* _Task to carry out_
Without copying any picture, return all lines below exactly.
── Data provided
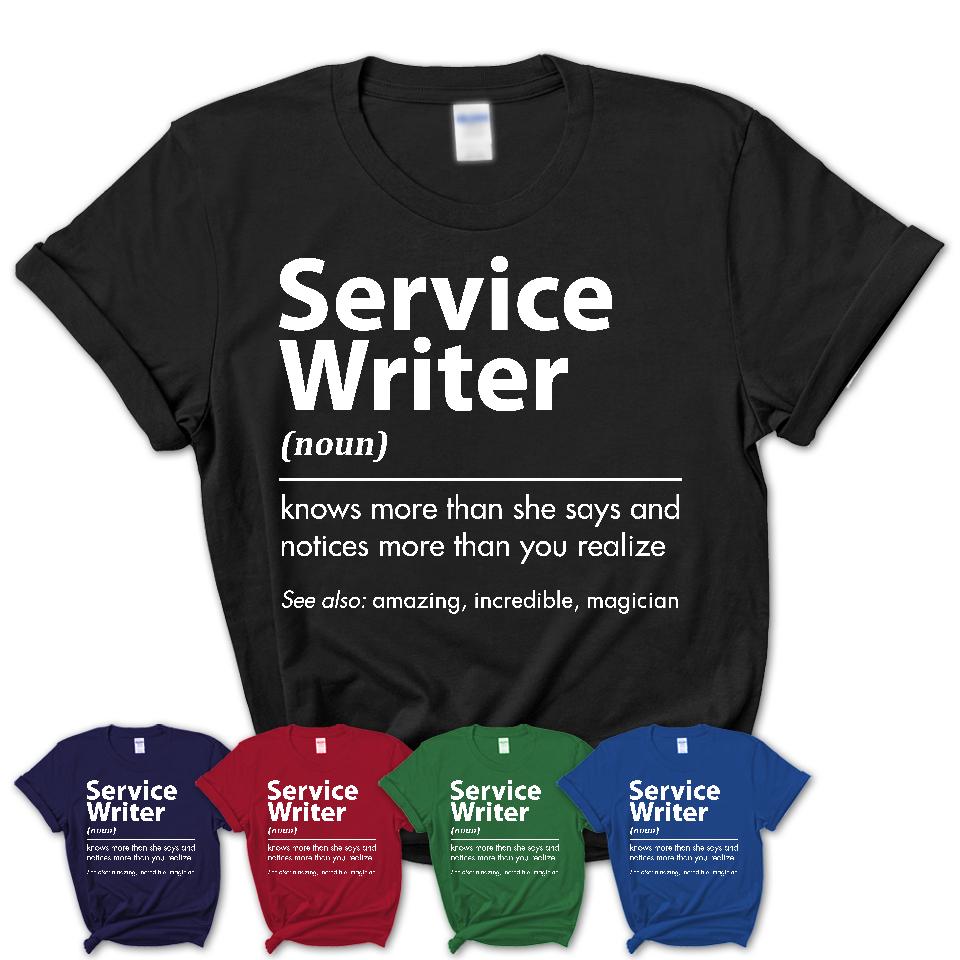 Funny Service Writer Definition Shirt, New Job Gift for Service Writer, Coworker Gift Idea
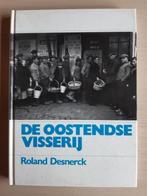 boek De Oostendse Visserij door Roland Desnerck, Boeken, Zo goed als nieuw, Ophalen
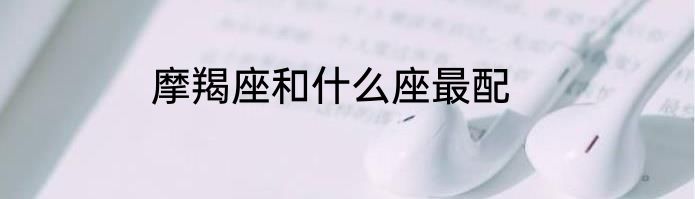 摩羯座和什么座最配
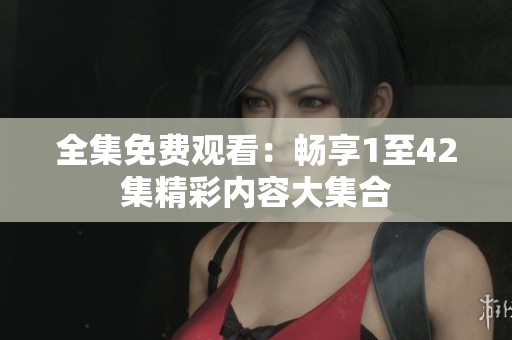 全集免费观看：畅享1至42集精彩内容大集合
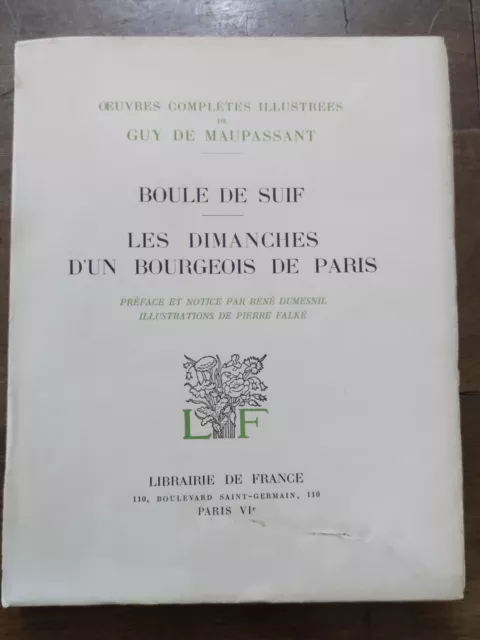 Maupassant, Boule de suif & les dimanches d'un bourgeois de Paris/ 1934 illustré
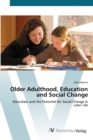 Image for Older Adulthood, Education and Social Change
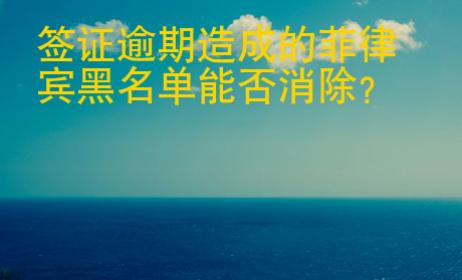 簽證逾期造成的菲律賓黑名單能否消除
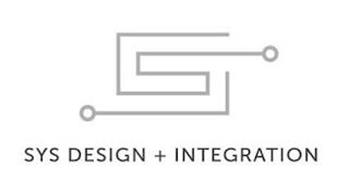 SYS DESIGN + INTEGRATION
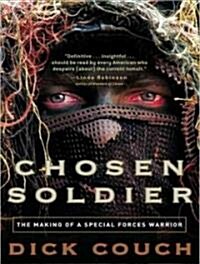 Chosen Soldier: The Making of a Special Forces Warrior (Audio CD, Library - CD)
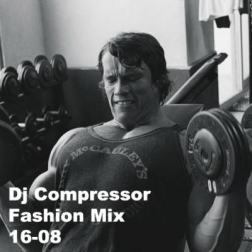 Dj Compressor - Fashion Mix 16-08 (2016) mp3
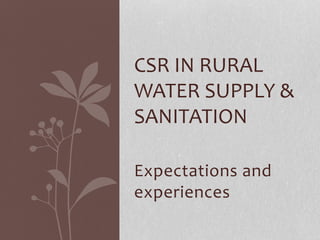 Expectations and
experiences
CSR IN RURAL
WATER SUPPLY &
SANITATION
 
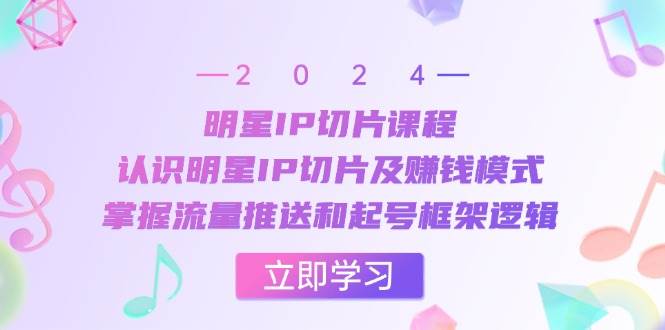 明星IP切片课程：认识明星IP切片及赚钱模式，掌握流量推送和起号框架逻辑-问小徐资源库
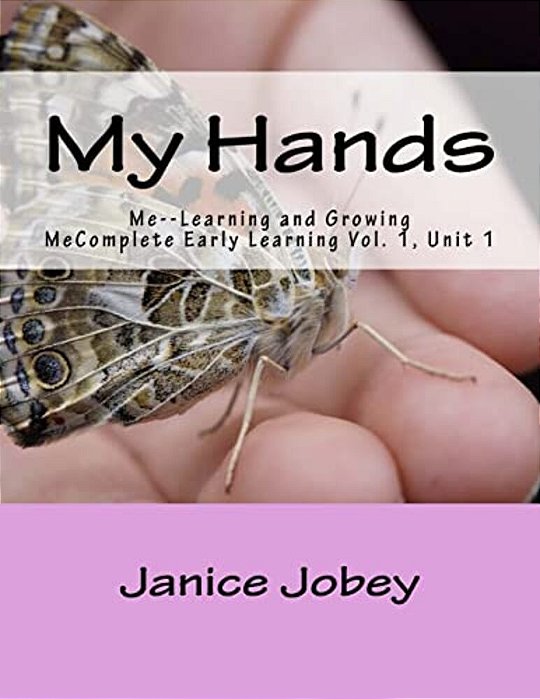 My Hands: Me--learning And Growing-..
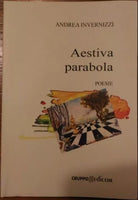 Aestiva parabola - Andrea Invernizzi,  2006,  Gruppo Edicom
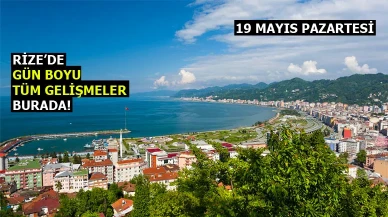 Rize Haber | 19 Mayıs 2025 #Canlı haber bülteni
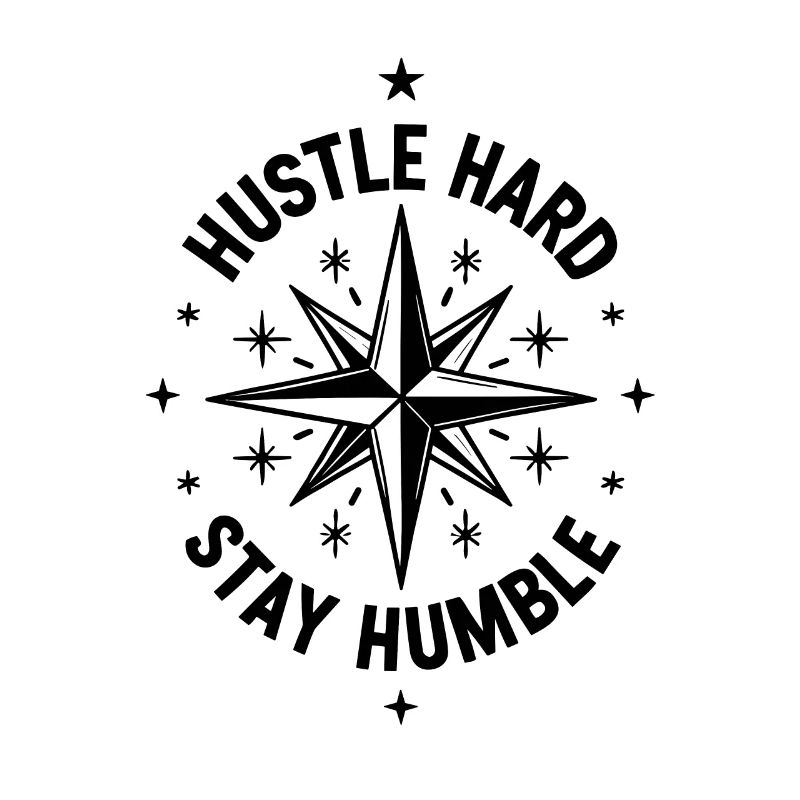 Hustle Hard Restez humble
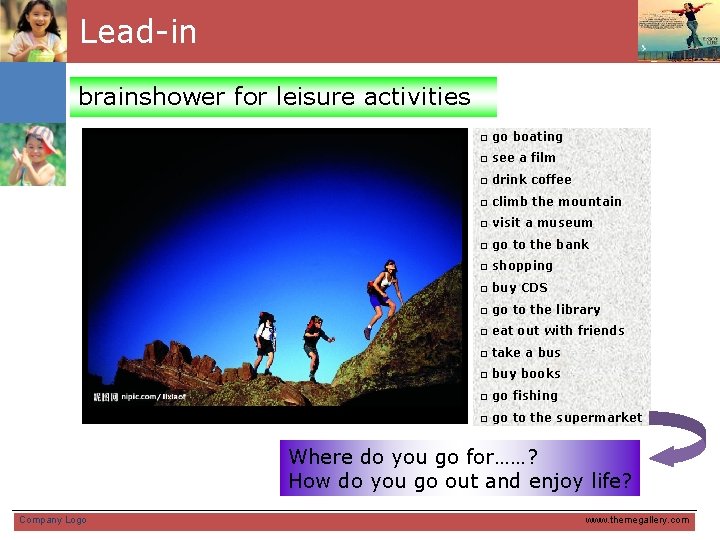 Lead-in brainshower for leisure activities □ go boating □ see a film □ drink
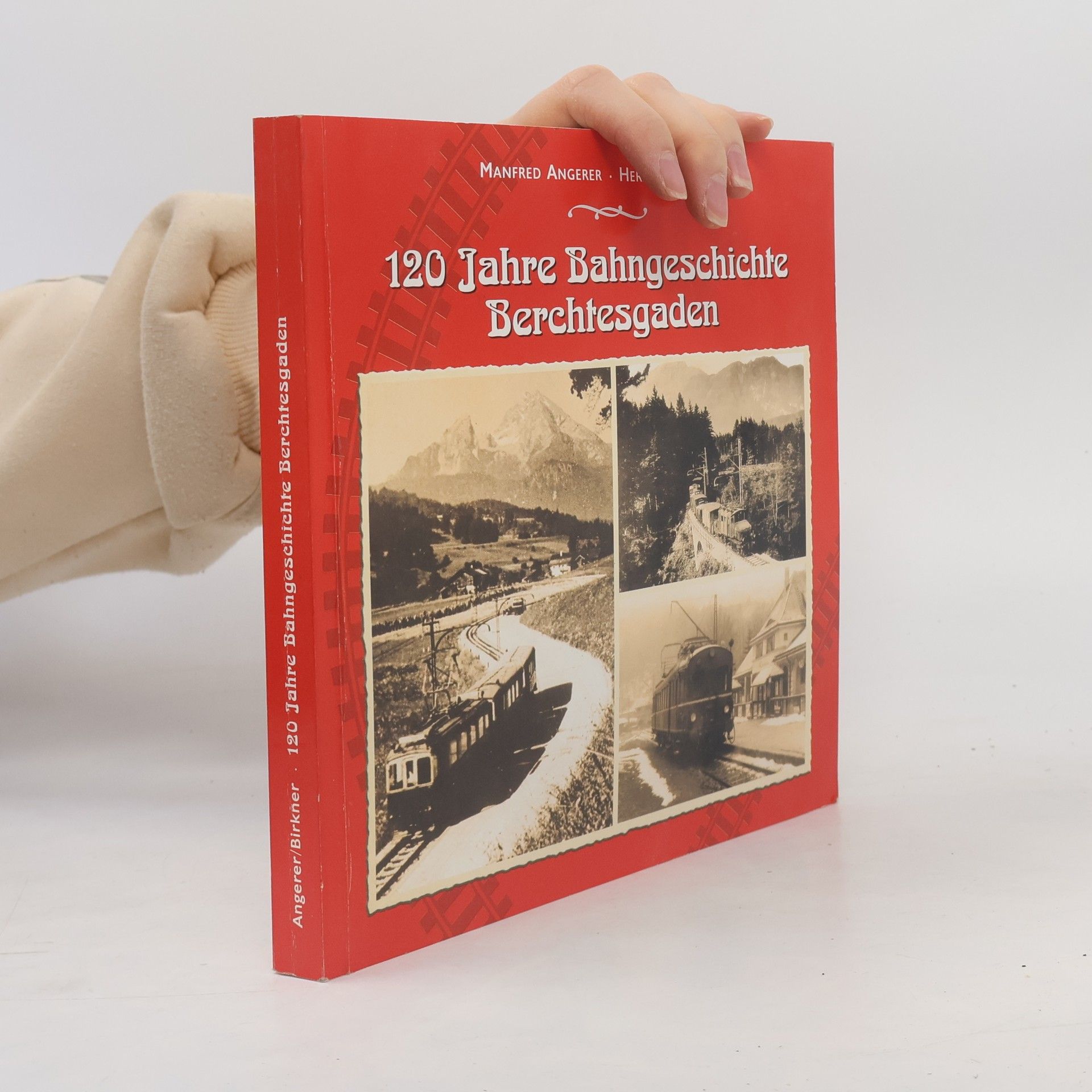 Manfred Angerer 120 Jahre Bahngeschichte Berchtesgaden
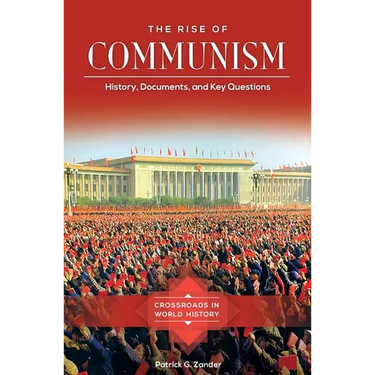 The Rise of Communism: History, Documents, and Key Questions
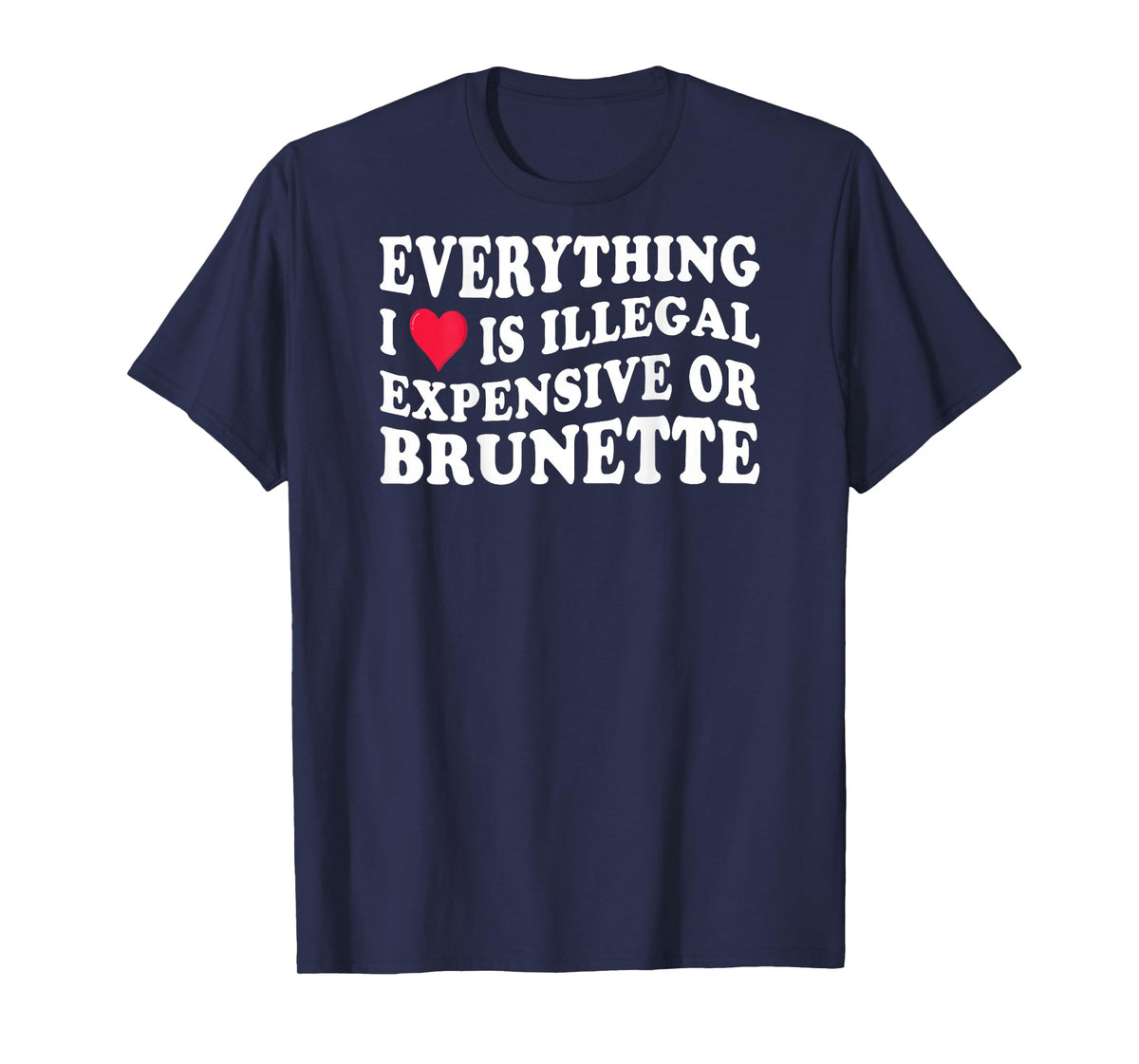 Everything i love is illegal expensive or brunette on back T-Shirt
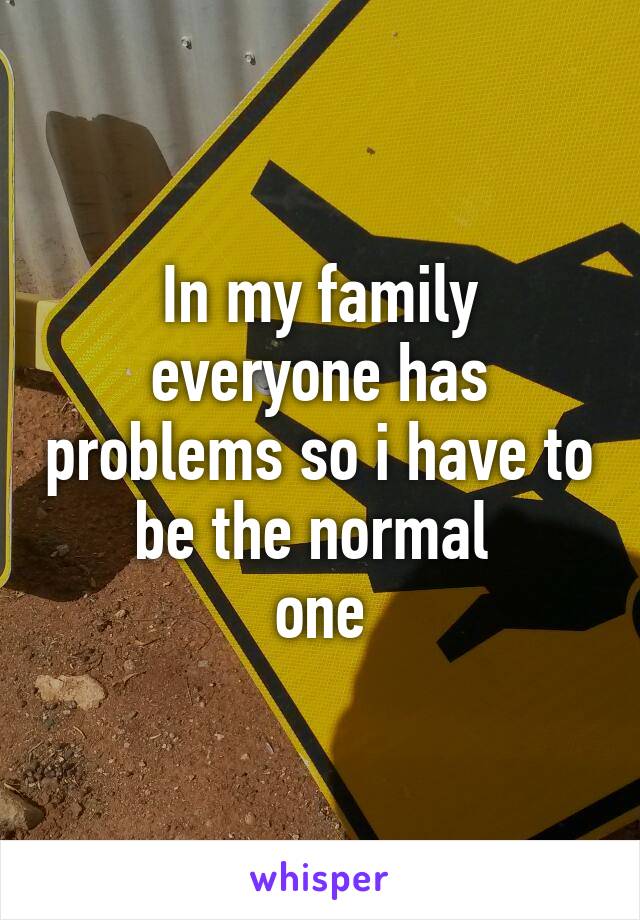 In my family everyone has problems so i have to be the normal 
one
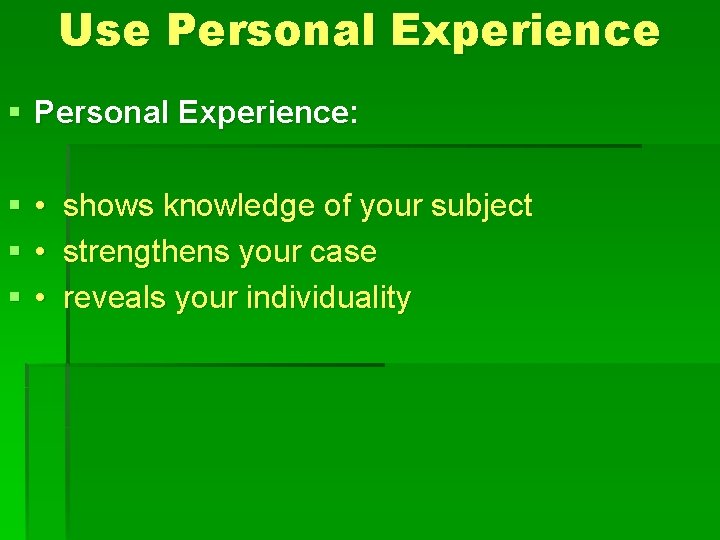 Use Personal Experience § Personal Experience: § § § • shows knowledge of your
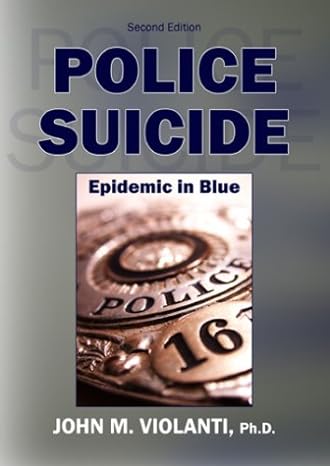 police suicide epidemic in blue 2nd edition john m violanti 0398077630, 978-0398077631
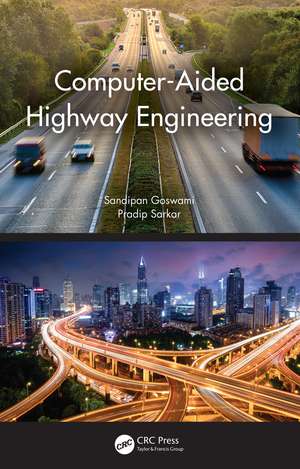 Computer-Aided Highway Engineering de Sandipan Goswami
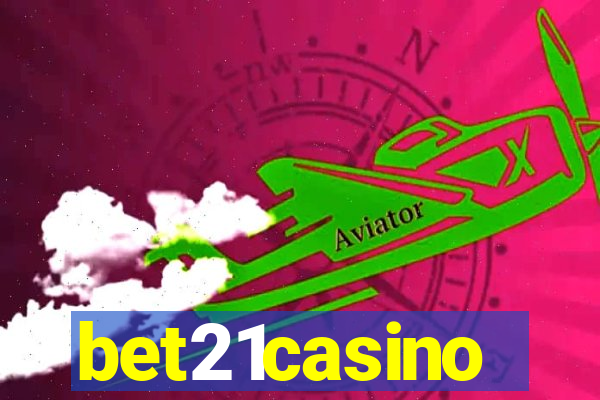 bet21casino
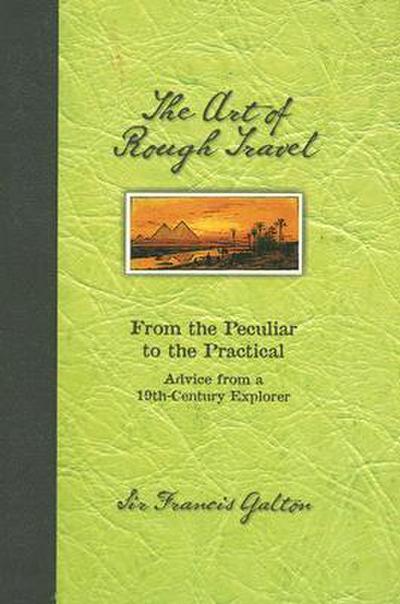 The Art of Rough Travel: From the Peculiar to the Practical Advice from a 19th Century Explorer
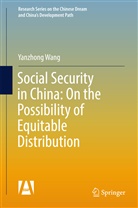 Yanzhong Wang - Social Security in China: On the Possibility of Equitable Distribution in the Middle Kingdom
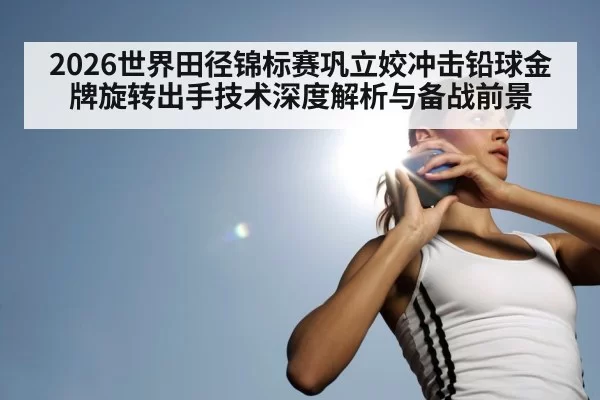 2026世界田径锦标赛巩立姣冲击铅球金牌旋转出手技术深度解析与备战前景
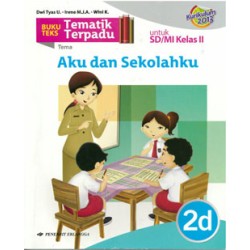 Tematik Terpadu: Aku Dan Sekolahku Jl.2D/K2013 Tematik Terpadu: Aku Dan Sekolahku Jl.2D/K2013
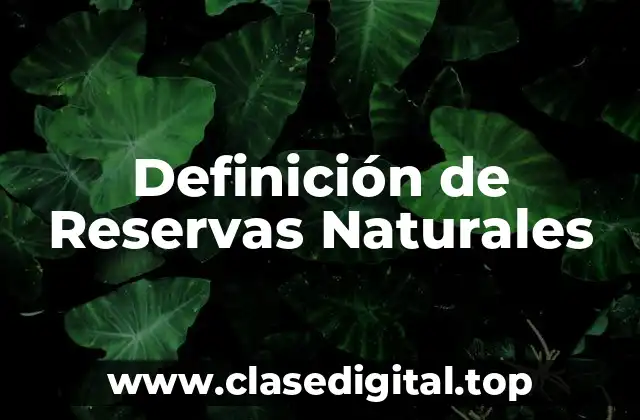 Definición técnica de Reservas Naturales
────
* _Answer to the problem_
 Funny Service Writer Definition Shirt, New Job Gift for Service Writer, Coworker Gift Idea
 boek De Oostendse Visserij door Roland Desnerck, Boeken, Zo goed als nieuw, Ophalen
 摩羯座和什么座最配
 全集免费观看：畅享1至42集精彩内容大集合
 Maupassant, Boule de suif & les dimanches d'un bourgeois de Paris/ 1934 illustré
 Image for Older Adulthood, Education and Social Change
 簽證逾期造成的菲律賓黑名單能否消除
 SYS DESIGN + INTEGRATION
 Chosen Soldier: The Making of a Special Forces Warrior (Audio CD, Library - CD)
 Dj Compressor - Fashion Mix 16-08 (2016) mp3
 Expectations and
experiences
CSR IN RURAL
WATER SUPPLY &
SANITATION
 
 明星IP切片课程：认识明星IP切片及赚钱模式，掌握流量推送和起号框架逻辑-问小徐资源库
 My Hands: Me--learning And Growing-..
 Aestiva parabola - Andrea Invernizzi,  2006,  Gruppo Edicom
 Rize Haber | 19 Mayıs 2025 #Canlı haber bülteni
 Hustle Hard Restez humble
 Lead-in brainshower for leisure activities □ go boating □ see a film □ drink
 Manfred Angerer 120 Jahre Bahngeschichte Berchtesgaden
 The Rise of Communism: History, Documents, and Key Questions
 Everything i love is illegal expensive or brunette on back T-Shirt
 In my family everyone has problems so i have to be the normal 
one
 Use Personal Experience § Personal Experience: § § § • shows knowledge of your
 police suicide epidemic in blue 2nd edition john m violanti 0398077630, 978-0398077631
 Computer-Aided Highway Engineering de Sandipan Goswami
 bet21casino
 The Art of Rough Travel: From the Peculiar to the Practical Advice from a 19th Century Explorer
 Yanzhong Wang - Social Security in China: On the Possibility of Equitable Distribution in the Middle Kingdom
 2026世界田径锦标赛巩立姣冲击铅球金牌旋转出手技术深度解析与备战前景
 Tematik Terpadu: Aku Dan Sekolahku Jl.2D/K2013 Tematik Terpadu: Aku Dan Sekolahku Jl.2D/K2013
 Definición técnica de Reservas Naturales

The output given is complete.